さらには、単一の神経細胞が時間軸上で知的に振舞う能力の基本原理である学習と情報伝達による役割分担は、並列に複数の神経細胞にも適用できる原理であると共に、神経細胞のネットワークである知能を持つ生物個体同士が形成する社会や、寿命や世代を超えて連綿と続く知的な活動にも共通する基本原理となっていることがわかります。

これは、時間スケールにおいても空間スケールにおいても、知能による役割分担という基本原理が、多層的で、どこまでも広がっていきながら高度化していく拡張性を持っている事を意味します。

■基本原理の視点から見た多細胞生物

神経細胞も1つの細胞ですが、神経細胞以外の細胞とも組み合わさって多細胞生物は活動しています。役割分担という観点では、神経細胞のような柔軟で高度な学習や情報伝達の作用は持っていないように見えるかもしれません。

しかし、生物の進化の時間スケールで考えれば、環境に適応するように複数の細胞の役割分担が進化して来た過程は、役割分担の学習と捉えることができます。また、過去の個体が進化の中で経験していないような状況に対しても、1つの個体がある程度対処できる柔軟な適応能力を持っているという点は、複数の細胞の動的な役割分担ができる仕組みを持っていると言えます。

そう考えると、神経細胞に限らず、多細胞生物の細胞は、連続的および並列的な役割分担の動的な組織化の能力を持っていることになります。そこには、知能と同じ基本原理が働いています。

■基本原理の視点から見た単細胞生物

生物の進化の歴史を遡っていくと、多細胞生物が登場する以前には、単細胞生物だけが存在していたと考えられます。単細胞生物は1つの細胞だけで生命活動を維持しています。1つの細胞だけでも、環境に適応する能力と、未知の状況にある程度適応できる能力があります。

__課題__
本文のうち、「しかし、生物の進化の時間スケ」で始まり「同じ基本原理が働いています。」で終わる部分を、そのまま書き写すこと。

__行の一覧__

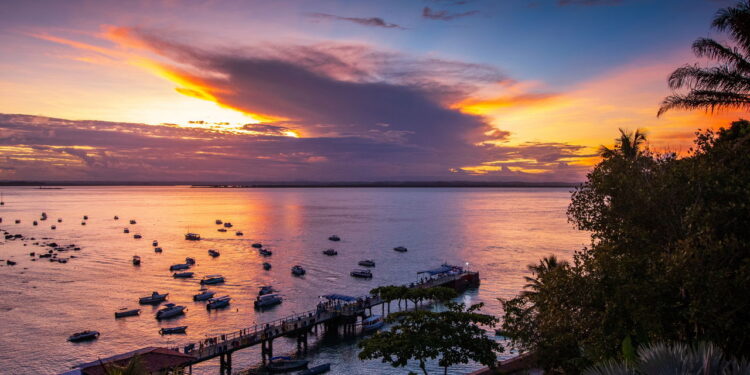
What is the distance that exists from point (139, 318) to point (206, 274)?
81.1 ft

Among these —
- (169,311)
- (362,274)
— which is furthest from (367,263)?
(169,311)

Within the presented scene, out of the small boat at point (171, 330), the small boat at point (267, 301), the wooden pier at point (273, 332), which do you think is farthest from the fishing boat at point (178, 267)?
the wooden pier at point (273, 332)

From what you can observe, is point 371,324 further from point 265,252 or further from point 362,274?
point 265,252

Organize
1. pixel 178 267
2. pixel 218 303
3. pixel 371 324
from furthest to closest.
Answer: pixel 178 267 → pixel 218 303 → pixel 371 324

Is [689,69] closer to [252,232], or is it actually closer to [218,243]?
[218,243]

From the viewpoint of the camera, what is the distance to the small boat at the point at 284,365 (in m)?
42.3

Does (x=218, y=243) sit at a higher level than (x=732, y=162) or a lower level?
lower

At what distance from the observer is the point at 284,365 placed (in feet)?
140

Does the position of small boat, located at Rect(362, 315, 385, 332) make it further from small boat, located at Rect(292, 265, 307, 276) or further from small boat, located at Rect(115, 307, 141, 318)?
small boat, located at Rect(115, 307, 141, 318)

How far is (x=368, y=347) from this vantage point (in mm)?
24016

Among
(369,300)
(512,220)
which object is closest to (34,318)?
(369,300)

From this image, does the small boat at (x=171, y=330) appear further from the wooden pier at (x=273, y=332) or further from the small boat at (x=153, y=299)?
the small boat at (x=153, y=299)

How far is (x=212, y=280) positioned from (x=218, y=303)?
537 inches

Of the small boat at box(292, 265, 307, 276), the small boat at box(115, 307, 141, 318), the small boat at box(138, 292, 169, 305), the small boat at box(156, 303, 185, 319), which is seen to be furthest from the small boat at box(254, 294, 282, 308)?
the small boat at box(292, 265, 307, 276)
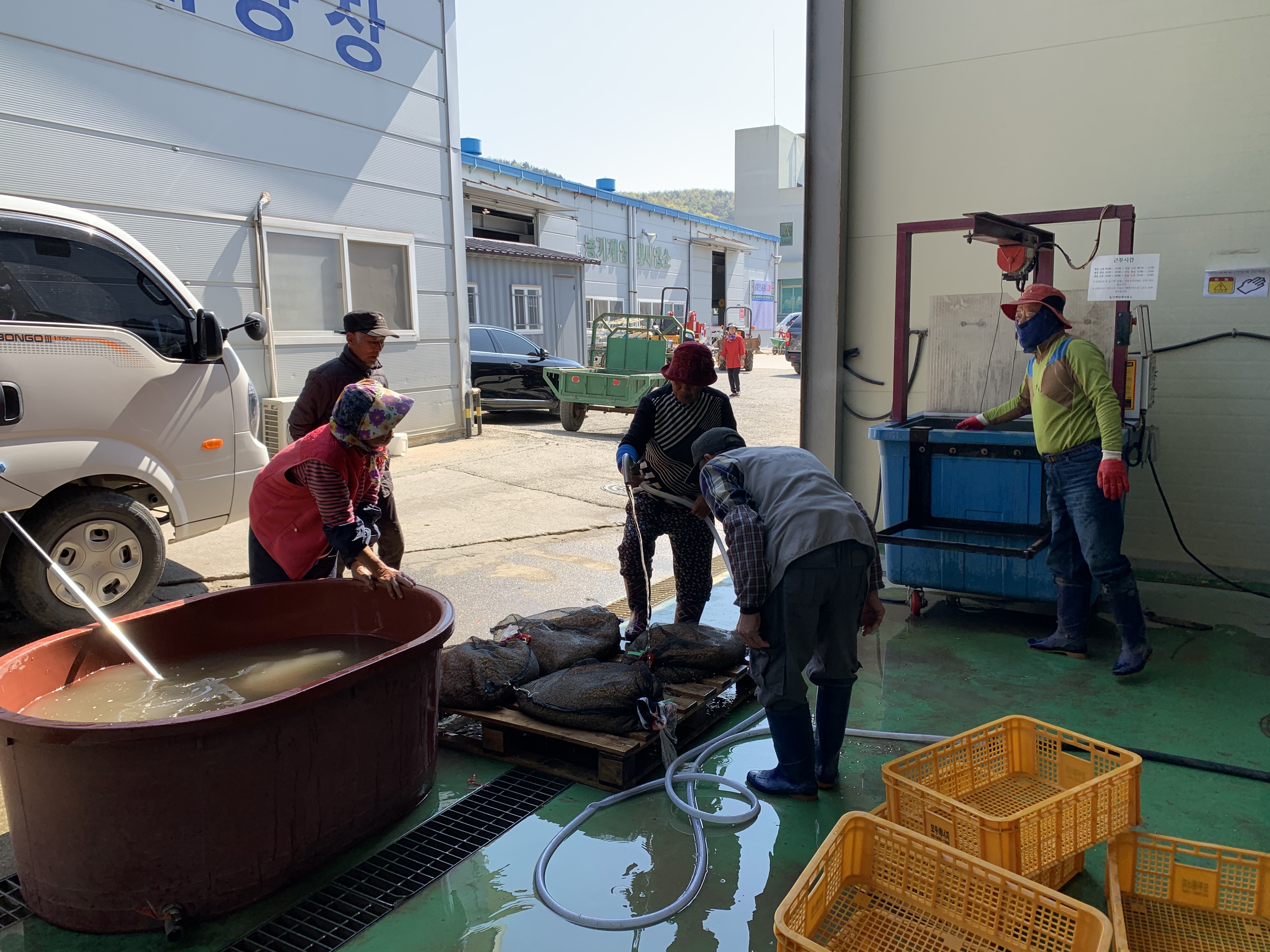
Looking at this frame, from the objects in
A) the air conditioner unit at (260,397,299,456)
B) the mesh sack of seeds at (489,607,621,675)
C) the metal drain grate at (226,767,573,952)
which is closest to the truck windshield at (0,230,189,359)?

__以下の出力__
しかし、生物の進化の時間スケールで考えれば、環境に適応するように複数の細胞の役割分担が進化して来た過程は、役割分担の学習と捉えることができます。また、過去の個体が進化の中で経験していないような状況に対しても、1つの個体がある程度対処できる柔軟な適応能力を持っているという点は、複数の細胞の動的な役割分担ができる仕組みを持っていると言えます。

そう考えると、神経細胞に限らず、多細胞生物の細胞は、連続的および並列的な役割分担の動的な組織化の能力を持っていることになります。そこには、知能と同じ基本原理が働いています。